L'EuroAirport prêt à prendre des mesures

Publié dans le panorama le Mercredi 11 septembre 2019 à 05:56:29

© Dna, Mercredi le 11 Septembre 2019
Droits de reproduction et de diffusion réservés
Télecharger la version PDF

 

Bâle-Mulhouse  Nuisances sonores
L'EuroAirport prêt à prendre des mesures
L'EuroAirport génère trop de nuisances sonores. Ce constat, que l'on doit à la direction de l'aéroport elle-même, est à la base du lancement d'une étude visant à passer du mode incitatif au mode restrictif pour imposer des mesures de protection contre le bruit. Une étude qui prendra du temps.
 

 
L'EuroAirport mise notamment sur des avions récents et moins bruyants, comme l'A320neo, pour réduire les nuisances à la source.
L'affaire ne date pas d'hier. Mais elle suscite des crispations de plus en plus rudes, d'autant plus que la fréquentation de l'EuroAirport ne cesse de battre des records d'année en année (et que l'urbanisation se poursuit tout autour). « Nous reconnaissons qu'il y a un problème de nuisances sonores. Et notre volonté est de les réduire au plus vite », insiste le directeur de l'aéroport Matthias Suhr lors de la présentation, ce mardi matin, d'une étude destinée à rectifier le problème.

L'EuroAirport vient en effet de lancer une étude sur l'examen de mesures de protection renforcées contre le bruit, « afin de répondre au besoin de repos nocturne des riverains de l'aéroport ».

Une première batterie de mesures volontaristes lancées l'an dernier n'avait pas donné le résultat escompté, pour des raisons notamment externes (comme la congestion du trafic aérien en Europe). La direction de l'aéroport transfrontalier envisage donc de passer à la vitesse supérieure, des mesures incitatives en cours actuellement à une dimension plus restrictive.
Des mesures opérationnelles concrètes

Ces mesures restrictives pourraient concerner le bruit à la source (choix de compagnies disposant d'appareils plus récents, comme l'A320neo, et moins bruyants), les mesures d'aménagement du territoire, et même des mesures opérationnelles concrètes (planification réduite des vols en fin de soirée, voire modification des horaires d'ouverture de l'aéroport ou encore interdiction des vols après 23h, voeu cher aux associations de défense des riverains, etc.). L'EuroAirport ne se refuse rien « tant que cela nous permet de garantir l'existence d'une plateforme aéroportuaire qui soutient l'économie de la région ».

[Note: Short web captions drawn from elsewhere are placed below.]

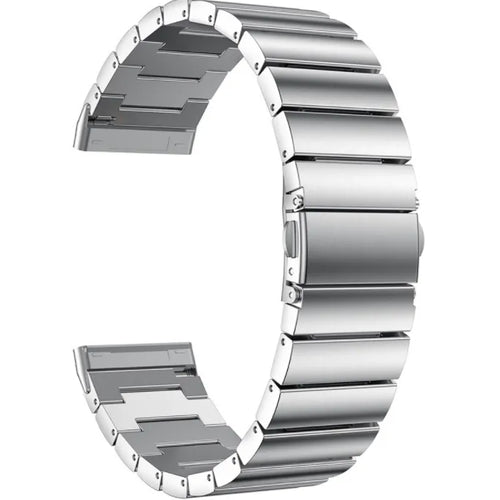 Metal Strap, silver, without a watch, 3/4 front view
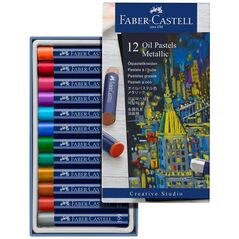 FABER-CASTELL Λαδοπαστέλ μεταλλικά 12 τεμάχια σε κουτί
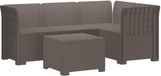 vidaXL 4-Zitter Tuin Sofa Rattan Look PP Lichtgrijs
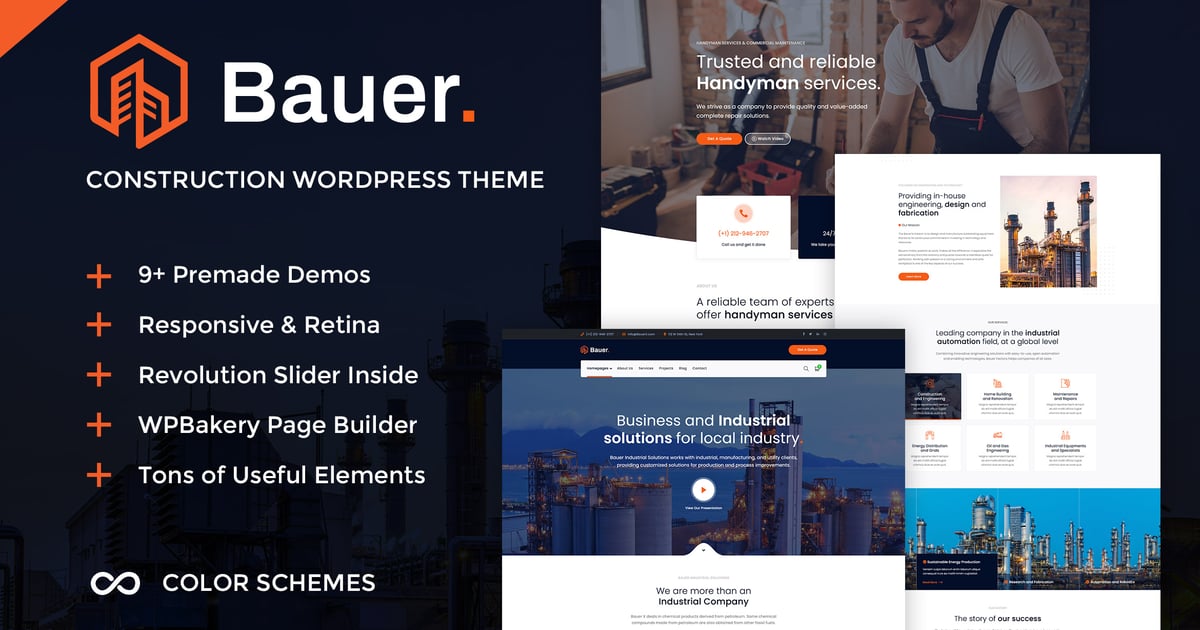 Bauer_Construction & Industrial WordPress Theme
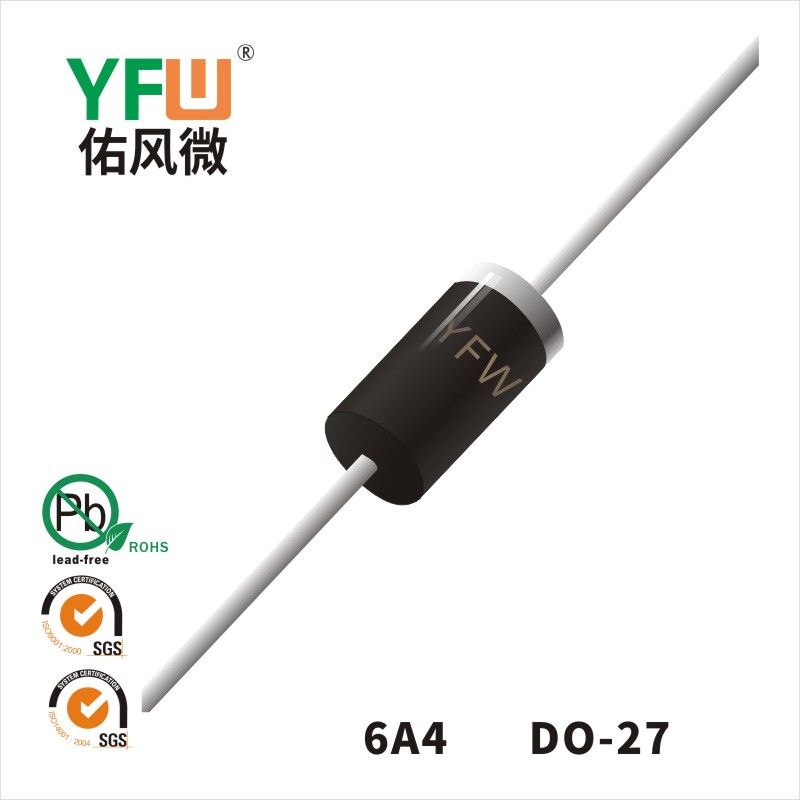 6A4 DO-27_Standard Rectifier Diode_YFW brand
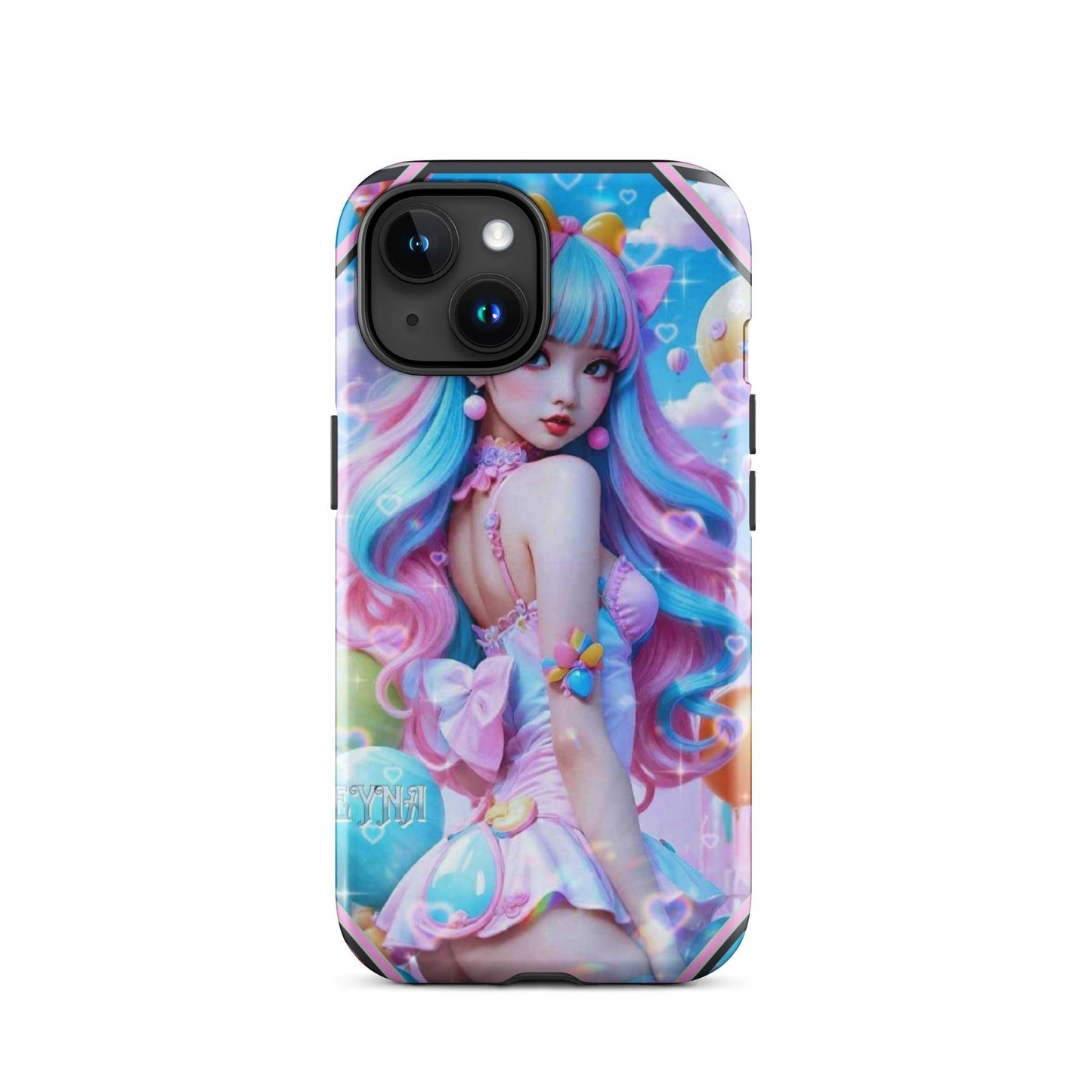 EYNA Emporium - "Kawaii Shimmering Cutie" Tough Case for iPhone® - Dual Layer Protection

Pour avaliser ces nouvelles mesures, l'aéroport va solliciter dès ce mois de septembre deux cabinets indépendants pour mener une analyse auprès de 90 parties prenantes (collectivités, compagnies, associations...) pour, au final, disposer d'un canevas de propositions.
En attente du feu vertde la DGAC

Mais comme il s'agira de mesures unilatérales, que l'EuroAirport pourrait appliquer de façon volontaire, ce dernier ne pourra pas agir seul. « Ces mesures supplémentaires de protection contre le bruit doivent se prévoir dans le cadre d'une procédure basée sur les principes d'une approche équilibrée définie par les règlements nationaux et internationaux, en recherchant un équilibre entre les préoccupations de la population et l'utilité économique de l'aéroport. Les mesures seront examinées par rapport à leur impact environnemental et socio-économique », poursuit le directeur de l'établissement public.

Pour être appliquées, ces mesures devront nécessairement bénéficier du feu vert de la DGAC (Direction générale de l'aviation civile). Elles lui seront transmises au premier semestre 2020, mais il est impossible de se prononcer sur la date de leur mise en application. « Nous ne pouvons pas introduire ces mesures seules, et cela prendra donc du temps, mais nous voulons aller le plus loin possible », insiste le directeur-adjoint de l'EuroAirport, Frédéric Velter. Qui rappelle par ailleurs que peu d'aéroports ont lancé des études pour la mise en place de telles mesures restrictives.

D'un autre côté, les prévisions de croissance - le nombre de passagers devant dépasser les dix millions très rapidement- ne laissent pas vraiment le choix et militent en faveur de la recherche active de solutions au bruit. Avec des répercussions potentielles sur la mobilité, dans la région.